TEXTE DE LECTURE
★ ★ ★ ★

L'appelant ne prétend pas que, comme l'évoque le liquidateur judiciaire, ces'sommes aient correspondu au paiement de prestations telles qu'elles étaient organisées dans les conventions réglementées. Il les explique par une avance de 400 000 euros qui avait été consentie par la holding le 30 décembre 2009 pour lui permettre de lancer son activité et qui avait fait l'objet d'un abandon de créance avec clause de retour à meilleure fortune. Cet abandon de créance est en effet mentionné dans les annexes des comptes annuels ainsi que l'existence d'une clause de retour à meilleure fortune mais définie pour un montant de capitaux propres d'au moins 400 000 euros. Or, cette condition n'était pas satisfaite au cours des trois exercices précités.

★ ★ ★ ★

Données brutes

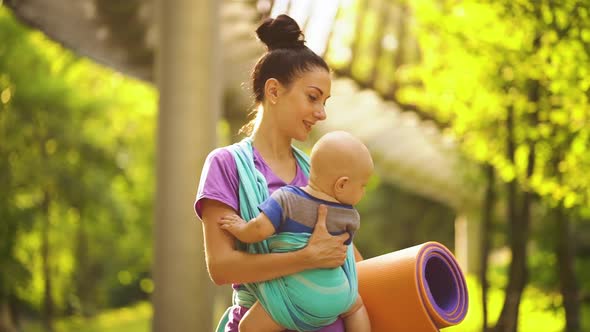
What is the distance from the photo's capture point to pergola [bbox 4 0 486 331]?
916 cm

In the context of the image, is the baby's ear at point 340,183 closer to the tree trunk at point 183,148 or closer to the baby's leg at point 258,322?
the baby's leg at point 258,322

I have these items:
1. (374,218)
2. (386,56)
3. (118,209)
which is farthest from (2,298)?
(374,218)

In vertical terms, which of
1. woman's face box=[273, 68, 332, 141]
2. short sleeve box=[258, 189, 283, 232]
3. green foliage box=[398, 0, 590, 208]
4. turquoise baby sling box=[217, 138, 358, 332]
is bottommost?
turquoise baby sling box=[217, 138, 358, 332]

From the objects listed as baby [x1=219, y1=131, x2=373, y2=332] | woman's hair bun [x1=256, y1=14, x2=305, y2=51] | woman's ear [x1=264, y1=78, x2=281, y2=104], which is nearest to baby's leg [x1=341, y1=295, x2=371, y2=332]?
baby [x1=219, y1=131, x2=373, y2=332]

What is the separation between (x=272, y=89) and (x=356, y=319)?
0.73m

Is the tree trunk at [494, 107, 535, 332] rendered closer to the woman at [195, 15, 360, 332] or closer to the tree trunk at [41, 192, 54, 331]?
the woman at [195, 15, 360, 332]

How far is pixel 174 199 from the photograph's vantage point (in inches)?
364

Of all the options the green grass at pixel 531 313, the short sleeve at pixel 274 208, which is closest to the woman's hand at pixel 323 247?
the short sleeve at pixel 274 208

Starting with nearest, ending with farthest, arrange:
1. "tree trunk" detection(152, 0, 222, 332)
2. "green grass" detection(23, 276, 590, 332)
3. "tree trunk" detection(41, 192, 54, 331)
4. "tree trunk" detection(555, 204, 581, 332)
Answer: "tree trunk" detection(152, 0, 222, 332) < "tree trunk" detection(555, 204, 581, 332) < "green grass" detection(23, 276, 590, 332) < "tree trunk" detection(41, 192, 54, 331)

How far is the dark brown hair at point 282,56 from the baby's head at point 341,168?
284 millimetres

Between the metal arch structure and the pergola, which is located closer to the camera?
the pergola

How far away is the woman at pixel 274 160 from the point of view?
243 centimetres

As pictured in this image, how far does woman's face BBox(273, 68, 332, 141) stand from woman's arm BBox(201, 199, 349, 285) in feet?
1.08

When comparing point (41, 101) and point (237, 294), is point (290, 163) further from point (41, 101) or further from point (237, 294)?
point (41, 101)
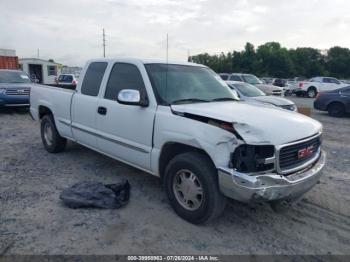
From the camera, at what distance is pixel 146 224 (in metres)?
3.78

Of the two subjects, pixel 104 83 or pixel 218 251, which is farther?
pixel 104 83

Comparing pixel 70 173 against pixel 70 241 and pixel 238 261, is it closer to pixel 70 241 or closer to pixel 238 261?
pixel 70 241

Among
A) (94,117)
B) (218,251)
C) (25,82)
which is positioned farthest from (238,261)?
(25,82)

★ ★ ★ ★

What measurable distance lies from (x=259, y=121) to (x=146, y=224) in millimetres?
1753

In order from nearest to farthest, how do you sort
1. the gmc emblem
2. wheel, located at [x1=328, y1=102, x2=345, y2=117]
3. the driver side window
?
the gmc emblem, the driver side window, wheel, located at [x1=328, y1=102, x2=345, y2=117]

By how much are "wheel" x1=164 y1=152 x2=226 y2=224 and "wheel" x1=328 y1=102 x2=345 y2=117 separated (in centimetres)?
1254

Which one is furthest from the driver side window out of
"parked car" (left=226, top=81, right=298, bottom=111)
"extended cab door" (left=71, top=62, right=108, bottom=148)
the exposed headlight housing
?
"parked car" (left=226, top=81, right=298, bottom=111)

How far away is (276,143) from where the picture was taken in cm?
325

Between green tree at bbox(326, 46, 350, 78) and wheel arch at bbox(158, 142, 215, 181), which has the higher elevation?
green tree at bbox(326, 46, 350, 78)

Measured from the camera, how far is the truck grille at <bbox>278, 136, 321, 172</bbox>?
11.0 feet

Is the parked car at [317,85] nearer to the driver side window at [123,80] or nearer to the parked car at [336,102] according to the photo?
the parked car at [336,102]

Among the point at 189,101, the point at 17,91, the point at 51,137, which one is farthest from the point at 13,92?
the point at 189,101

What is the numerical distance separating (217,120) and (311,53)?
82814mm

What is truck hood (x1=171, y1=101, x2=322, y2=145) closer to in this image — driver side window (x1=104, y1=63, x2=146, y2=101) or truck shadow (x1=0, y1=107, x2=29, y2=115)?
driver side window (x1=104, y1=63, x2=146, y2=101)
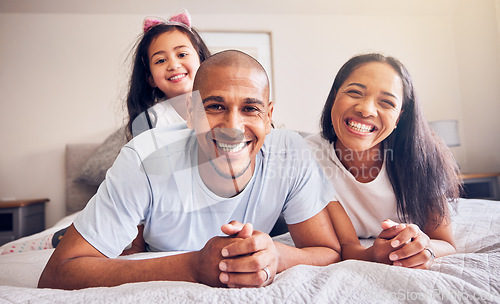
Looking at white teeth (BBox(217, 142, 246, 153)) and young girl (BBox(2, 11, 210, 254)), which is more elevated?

★ ★ ★ ★

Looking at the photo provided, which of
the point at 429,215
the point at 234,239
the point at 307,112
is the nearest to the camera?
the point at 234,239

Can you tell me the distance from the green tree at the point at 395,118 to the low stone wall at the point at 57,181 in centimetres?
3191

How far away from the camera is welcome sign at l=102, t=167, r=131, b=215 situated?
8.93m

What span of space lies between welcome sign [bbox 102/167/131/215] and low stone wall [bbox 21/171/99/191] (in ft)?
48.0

★ ★ ★ ★

CONSIGNE
Recopiez fidèlement le passage du texte de lecture qui va de « L'appelant ne prétend » jusqu'à « trois exercices précités. » inclus. Ces données n'ont aucun lien avec le texte de lecture.

RÉPONSE À LA CONSIGNE
L'appelant ne prétend pas que, comme l'évoque le liquidateur judiciaire, ces'sommes aient correspondu au paiement de prestations telles qu'elles étaient organisées dans les conventions réglementées. Il les explique par une avance de 400 000 euros qui avait été consentie par la holding le 30 décembre 2009 pour lui permettre de lancer son activité et qui avait fait l'objet d'un abandon de créance avec clause de retour à meilleure fortune. Cet abandon de créance est en effet mentionné dans les annexes des comptes annuels ainsi que l'existence d'une clause de retour à meilleure fortune mais définie pour un montant de capitaux propres d'au moins 400 000 euros. Or, cette condition n'était pas satisfaite au cours des trois exercices précités.